Indeed, the simple mechanism of the supply units can reflect the attrition you refer to. If one has so many supply units that will keep reconstituting themselves after being disbanded, the further they have to travel from their start hex, the less effective supply they can deliver.
Assume that the mechanism only permits supply units to be disbanded at the start of a turn . Let's look at two cases. In the first, the supply units take one turn to reach their destination. Let's assume six supply units. At the start of a given turn, two units have just appeared, two are in position to be disbanded, and two are somewhere in the bowels of the reconstitution process. Two supply units worth of supply will be delivered each turn.

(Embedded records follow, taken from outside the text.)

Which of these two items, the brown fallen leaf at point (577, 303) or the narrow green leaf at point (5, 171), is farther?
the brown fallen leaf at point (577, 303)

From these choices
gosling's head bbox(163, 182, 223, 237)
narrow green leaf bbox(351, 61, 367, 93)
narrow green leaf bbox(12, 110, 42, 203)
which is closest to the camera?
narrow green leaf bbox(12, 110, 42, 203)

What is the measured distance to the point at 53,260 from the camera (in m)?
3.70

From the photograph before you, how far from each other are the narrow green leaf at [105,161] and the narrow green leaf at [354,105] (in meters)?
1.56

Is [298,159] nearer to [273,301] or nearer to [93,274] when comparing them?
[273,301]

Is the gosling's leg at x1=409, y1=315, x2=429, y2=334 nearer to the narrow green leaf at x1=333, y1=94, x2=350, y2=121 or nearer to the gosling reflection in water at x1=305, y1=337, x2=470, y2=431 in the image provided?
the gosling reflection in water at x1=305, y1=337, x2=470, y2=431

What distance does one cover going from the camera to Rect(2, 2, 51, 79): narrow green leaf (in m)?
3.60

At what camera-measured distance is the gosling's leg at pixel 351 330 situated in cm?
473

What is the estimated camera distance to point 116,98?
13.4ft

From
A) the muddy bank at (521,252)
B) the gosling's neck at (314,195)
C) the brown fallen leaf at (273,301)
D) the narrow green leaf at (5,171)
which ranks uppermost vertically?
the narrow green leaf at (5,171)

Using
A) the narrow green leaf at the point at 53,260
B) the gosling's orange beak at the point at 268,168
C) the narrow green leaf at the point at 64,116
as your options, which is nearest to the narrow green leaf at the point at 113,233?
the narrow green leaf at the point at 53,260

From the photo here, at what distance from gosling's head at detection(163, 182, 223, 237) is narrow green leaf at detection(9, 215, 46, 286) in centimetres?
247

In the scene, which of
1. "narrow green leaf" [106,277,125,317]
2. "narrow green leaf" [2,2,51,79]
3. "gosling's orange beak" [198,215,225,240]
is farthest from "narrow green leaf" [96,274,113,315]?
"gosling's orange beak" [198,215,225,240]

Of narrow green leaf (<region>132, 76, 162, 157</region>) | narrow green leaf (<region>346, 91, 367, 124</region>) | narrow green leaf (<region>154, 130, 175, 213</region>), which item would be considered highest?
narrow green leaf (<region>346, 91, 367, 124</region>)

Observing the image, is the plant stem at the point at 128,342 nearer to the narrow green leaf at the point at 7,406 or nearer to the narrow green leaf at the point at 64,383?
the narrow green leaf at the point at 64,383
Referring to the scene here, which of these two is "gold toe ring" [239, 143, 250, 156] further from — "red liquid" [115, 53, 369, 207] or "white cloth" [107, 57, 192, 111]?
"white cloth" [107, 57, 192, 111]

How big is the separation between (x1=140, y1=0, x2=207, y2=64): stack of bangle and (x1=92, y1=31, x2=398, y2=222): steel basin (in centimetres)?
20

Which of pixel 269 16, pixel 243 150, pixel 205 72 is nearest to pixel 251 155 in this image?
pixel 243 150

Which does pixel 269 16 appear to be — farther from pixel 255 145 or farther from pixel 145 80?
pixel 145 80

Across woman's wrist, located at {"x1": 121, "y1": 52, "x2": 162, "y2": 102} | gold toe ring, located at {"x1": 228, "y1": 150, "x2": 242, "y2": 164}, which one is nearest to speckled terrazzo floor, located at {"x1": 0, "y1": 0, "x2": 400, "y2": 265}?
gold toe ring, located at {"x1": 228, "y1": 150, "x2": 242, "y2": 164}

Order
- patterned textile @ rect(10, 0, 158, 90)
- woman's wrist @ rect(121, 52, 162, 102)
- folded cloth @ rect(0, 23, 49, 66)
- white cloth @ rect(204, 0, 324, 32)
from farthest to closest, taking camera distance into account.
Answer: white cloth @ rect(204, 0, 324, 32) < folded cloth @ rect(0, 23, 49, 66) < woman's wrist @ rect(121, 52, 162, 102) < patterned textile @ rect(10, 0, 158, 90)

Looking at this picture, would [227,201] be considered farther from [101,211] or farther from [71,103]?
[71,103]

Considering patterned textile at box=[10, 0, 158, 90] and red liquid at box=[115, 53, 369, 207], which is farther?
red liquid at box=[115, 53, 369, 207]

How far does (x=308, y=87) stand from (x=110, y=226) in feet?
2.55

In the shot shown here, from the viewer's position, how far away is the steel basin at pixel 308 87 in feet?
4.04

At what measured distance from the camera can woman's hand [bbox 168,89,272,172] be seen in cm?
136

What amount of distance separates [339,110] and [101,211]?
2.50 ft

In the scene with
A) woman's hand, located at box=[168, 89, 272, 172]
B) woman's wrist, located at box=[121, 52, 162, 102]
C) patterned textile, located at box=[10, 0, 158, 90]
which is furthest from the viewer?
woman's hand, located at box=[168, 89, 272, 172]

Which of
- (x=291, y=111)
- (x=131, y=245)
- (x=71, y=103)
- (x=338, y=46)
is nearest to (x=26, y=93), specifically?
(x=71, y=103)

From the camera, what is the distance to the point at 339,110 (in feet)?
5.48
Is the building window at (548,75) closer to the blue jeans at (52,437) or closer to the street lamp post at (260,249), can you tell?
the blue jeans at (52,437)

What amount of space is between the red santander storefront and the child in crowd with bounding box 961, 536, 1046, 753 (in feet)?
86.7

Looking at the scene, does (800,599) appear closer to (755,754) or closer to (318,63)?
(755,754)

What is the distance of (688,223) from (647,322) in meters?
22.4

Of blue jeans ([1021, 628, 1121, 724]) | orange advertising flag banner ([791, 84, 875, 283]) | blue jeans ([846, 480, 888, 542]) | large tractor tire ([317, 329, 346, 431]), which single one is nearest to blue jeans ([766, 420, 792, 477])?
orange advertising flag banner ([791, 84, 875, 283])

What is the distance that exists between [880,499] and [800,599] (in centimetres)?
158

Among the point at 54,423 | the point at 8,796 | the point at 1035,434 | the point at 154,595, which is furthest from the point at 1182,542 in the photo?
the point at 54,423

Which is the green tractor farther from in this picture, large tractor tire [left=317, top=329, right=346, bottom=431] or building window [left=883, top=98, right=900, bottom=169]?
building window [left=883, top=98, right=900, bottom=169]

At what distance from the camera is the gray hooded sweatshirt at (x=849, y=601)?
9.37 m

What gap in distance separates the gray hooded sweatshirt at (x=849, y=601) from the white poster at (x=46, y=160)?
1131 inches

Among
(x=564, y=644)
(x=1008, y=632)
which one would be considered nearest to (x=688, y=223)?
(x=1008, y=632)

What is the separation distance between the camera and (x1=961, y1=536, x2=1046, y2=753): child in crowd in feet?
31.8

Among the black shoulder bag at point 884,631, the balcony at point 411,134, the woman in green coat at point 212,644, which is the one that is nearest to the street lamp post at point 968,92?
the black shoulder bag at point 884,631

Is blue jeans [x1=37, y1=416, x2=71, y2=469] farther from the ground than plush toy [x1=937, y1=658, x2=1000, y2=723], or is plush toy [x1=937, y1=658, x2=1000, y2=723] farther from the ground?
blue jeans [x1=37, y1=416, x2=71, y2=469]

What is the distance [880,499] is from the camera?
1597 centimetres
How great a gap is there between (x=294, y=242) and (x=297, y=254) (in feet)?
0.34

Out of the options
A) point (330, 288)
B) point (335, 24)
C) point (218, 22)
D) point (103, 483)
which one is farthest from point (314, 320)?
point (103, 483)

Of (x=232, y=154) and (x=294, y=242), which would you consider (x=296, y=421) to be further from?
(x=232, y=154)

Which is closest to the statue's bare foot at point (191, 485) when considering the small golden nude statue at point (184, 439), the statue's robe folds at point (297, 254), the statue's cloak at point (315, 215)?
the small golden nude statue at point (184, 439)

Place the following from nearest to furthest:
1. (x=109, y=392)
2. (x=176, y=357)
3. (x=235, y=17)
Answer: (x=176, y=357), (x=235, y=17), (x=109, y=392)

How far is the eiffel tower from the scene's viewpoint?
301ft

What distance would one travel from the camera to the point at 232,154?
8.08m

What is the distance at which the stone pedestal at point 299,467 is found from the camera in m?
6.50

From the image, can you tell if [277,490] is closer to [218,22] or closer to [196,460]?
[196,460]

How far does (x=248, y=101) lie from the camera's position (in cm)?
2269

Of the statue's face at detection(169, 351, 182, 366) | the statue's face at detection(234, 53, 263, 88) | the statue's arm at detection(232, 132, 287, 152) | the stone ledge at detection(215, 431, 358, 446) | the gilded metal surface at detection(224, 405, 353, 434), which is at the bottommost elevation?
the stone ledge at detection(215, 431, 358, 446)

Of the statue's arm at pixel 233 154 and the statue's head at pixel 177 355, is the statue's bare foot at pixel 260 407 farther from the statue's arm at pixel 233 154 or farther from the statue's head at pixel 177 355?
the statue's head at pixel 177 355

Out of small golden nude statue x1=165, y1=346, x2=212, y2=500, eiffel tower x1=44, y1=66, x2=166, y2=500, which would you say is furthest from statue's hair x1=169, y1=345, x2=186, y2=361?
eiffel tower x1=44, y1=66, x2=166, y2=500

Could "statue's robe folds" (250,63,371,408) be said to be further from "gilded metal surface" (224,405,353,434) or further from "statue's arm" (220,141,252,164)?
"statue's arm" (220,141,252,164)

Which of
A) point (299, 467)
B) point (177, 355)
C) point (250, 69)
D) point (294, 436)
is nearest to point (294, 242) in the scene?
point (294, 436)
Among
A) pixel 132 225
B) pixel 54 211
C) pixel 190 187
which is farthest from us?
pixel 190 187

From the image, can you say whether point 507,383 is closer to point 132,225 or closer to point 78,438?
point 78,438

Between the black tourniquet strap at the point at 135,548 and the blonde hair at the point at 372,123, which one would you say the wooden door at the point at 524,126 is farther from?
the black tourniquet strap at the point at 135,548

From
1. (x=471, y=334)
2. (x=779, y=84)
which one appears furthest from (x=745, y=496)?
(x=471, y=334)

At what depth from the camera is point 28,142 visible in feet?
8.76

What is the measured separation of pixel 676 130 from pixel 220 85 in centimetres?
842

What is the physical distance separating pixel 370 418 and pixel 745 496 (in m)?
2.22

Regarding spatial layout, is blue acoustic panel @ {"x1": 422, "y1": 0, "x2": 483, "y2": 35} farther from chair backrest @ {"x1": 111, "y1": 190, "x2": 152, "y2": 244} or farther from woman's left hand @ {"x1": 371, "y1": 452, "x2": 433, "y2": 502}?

Now assume the trip takes four turns. On a given turn, one unit has just appeared, three are in route but too far away to benefit anyone if they disband, one is in the process of reconstituting, and only one is delivering effective supply.
Part of the beauty of this system is that the designer can determine how strong this effect will be -- simply by manipulating the remoteness of the appearance hex and the movement rate of the supply unit. Almost any desired rate of attenuation of supply can be obtained.
Naturally, players might do all sorts of things, but the way I tend to visualize using such a system would be to have a minimum of traditional supply -- like 5%. Then a modest number of supply units -- like maybe one for every fifty units appearing each turn. These move up to the front and disband. The focus can either be on getting everyone ready to withstand the impending onslaught, by going first to one sector and then another, to unleash Bagration by the same means, or to quickly pump up one sector and deliver something like Citadel.
Note how well this could work. Like, when the Russians go over to their own attacks in response to Citadel, one of the reasons I will be motivated to abandon my own attack is that I will need to start diverting my own supply units to refuel those units who are resisting the Russian onslaught.
I think an amalgamated system would be much harder to code and would be useful for far fewer of the, currently, impossible-to-model topics. Better to have a choice of two systems, one abstract & the other discrete.
...Hopefully you're wrong. The enormous advantage of an amalgamated system is that it allows one to have most of the benefits of discrete supply without having an enormous book-keeping chore. You just conciously bring up supply for your 'big push.' You don't have to fret about those divisions peacefully moldering in the Vosges.